В мятежном Тобольске верный поручик не раз замечал, как Евгений Сергеевич пробирается по глухим улочкам в штатском платье, сменив генеральскую шинель на длиннополое пальто и фетровую шляпу. Боткин-младший не только пекся о здоровье августейших особ, но и подрабатывал в городе. Плату он не брал, довольствуясь тем, что пациенты совали возницам, доставлявшим доктора по вызовам.
Когда царскую семью перевезли в Екатеринбург, Евгений Сергеевич добровольно последовал за ними. По пути кортеж миновал дом, где остановилась Татьяна. Доктор обернулся, истово перекрестил дочь и навсегда запомнил ее бледное личико в оконном проеме. То была их последняя встреча...
Константин Мельник и Татьяна Боткина обвенчались незадолго до прихода белых. Пережив страшные месяцы террора и uncertainty, супруги покинули Россию. Обосновались в Париже, где у них родился сын - будущий глава французской контрразведки и писатель Константин Мельник-младший.
Дом №4 в Петроверигском пережил своих знаменитых обитателей. Боткины оставили по себе память в самых разных областях: среди них были и удачливые коммерсанты, и талантливые медики, и тонкие ценители прекрасного, и блестящие дипломаты.

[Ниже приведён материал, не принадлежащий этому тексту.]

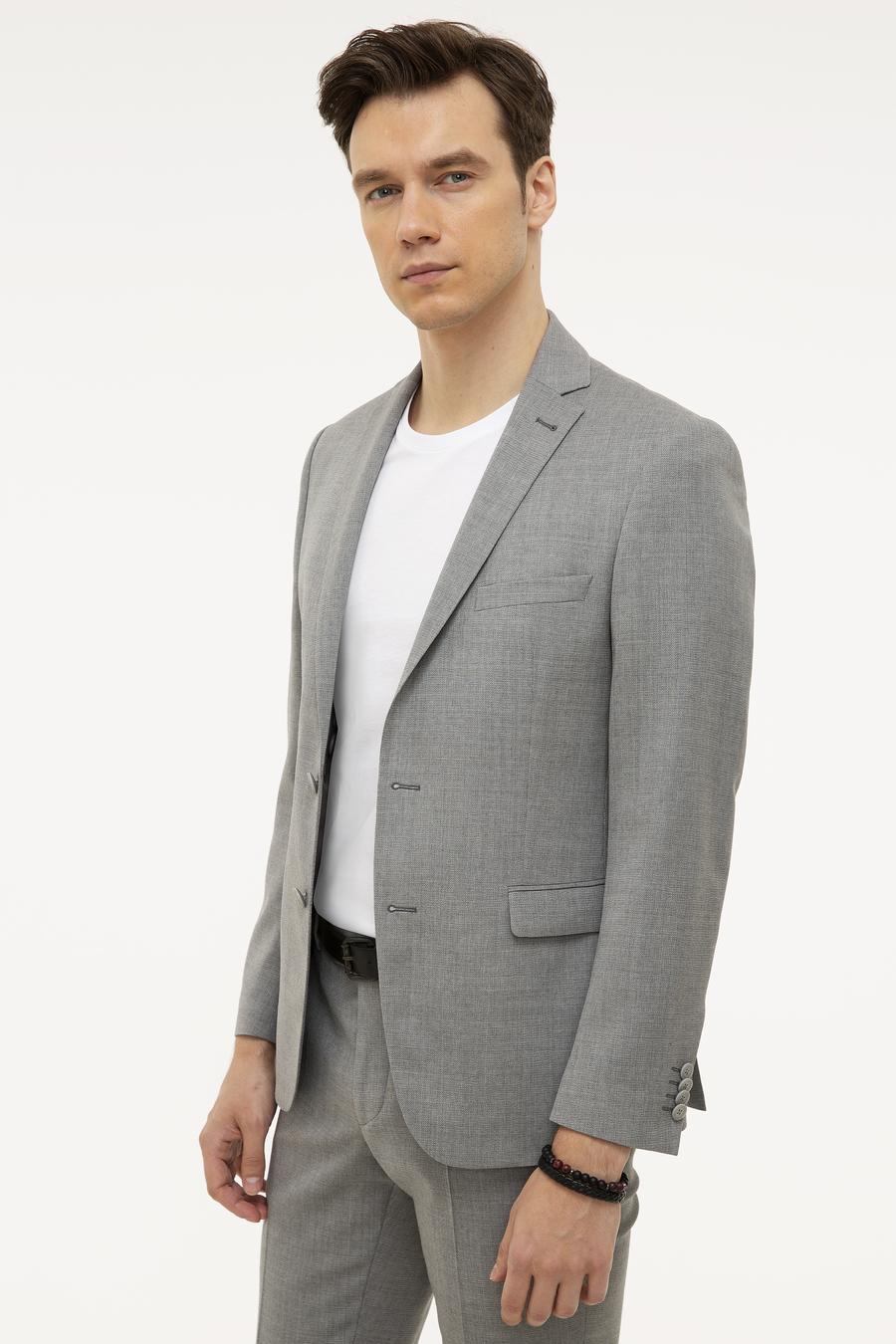 Gri Slim Fit Ceket - 50219742005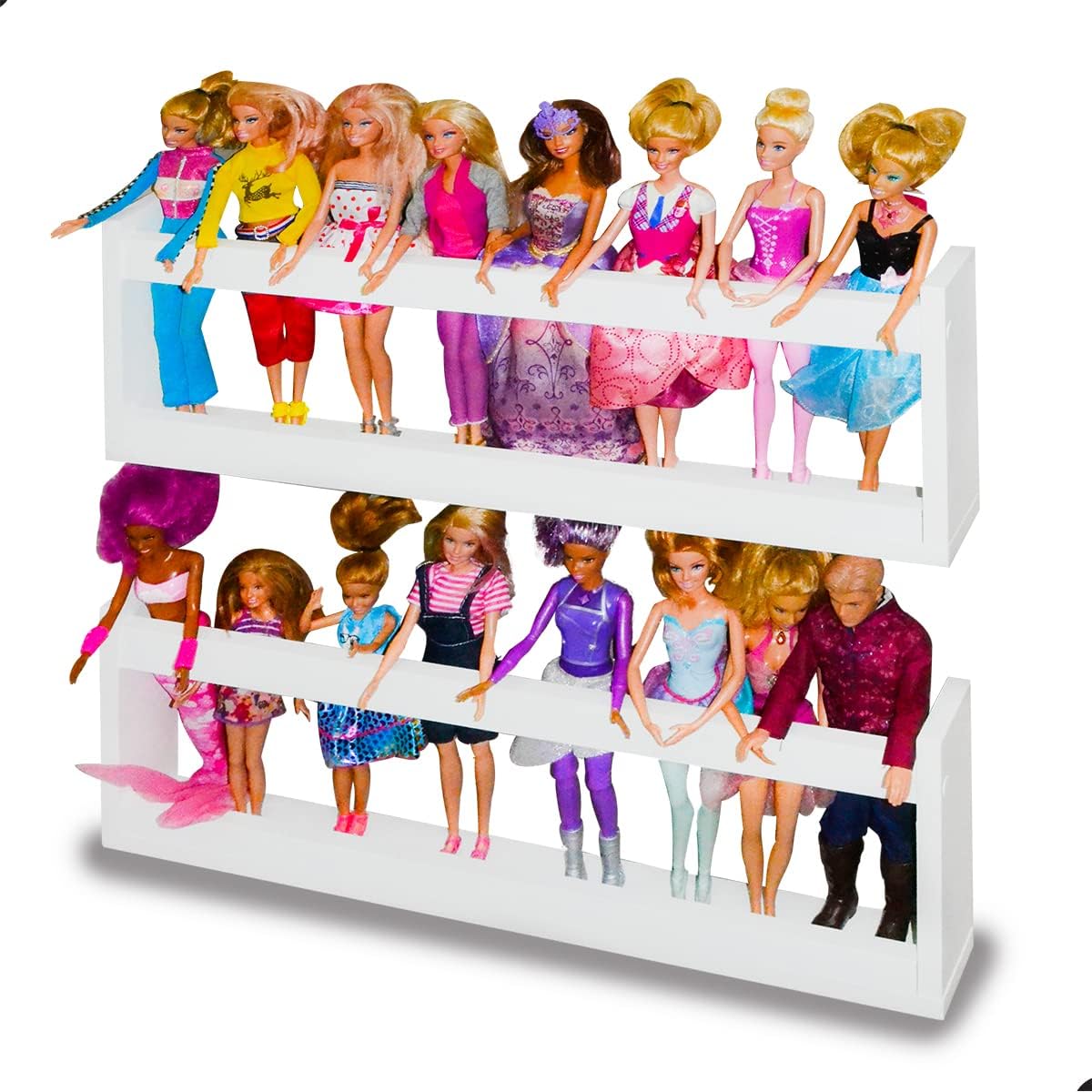 1 Prateleira MDF bonecas bonecos brinquedos coleções 40x20x7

Купеческая фамилия дала миру немало ярких, самобытных личностей, составивших цвет русской интеллигенции.
Кровь Боткиных текла в жилах знаменитых собирателей живописи - братьев Сергея и Петра Щукиных. Их предки тоже вышли из того самого особняка, который некогда приобрел оборотистый выходец из Торопца. Со временем здание превратилось в рядовой офисный центр, где ничто не напоминает о прежних владельцах.
Но разве истинное величие измеряется табличками на фасаде? Боткины остались в истории блистательными примерами того, как далеко может пойти человек, движимый предприимчивостью и творческой энергией. Будь то коммерция, медицина или собирательство, представители этого клана неизменно опережали свое время, задавая тон эпохе.
И пусть сам дом в Петроверигском уже не помнит их имен, наследие Боткиных живет в картинных галереях и музейных собраниях, на страницах книг и в историях человеческих судеб. Василий, Михаил, Сергей - эти яркие, хоть и очень разные братья невольно бросили вызов сословным предрассудкам, доказав: купец может быть сибаритом и философом, врач - бессребреником, а собиратель - больше, чем просто хранителем редкостей.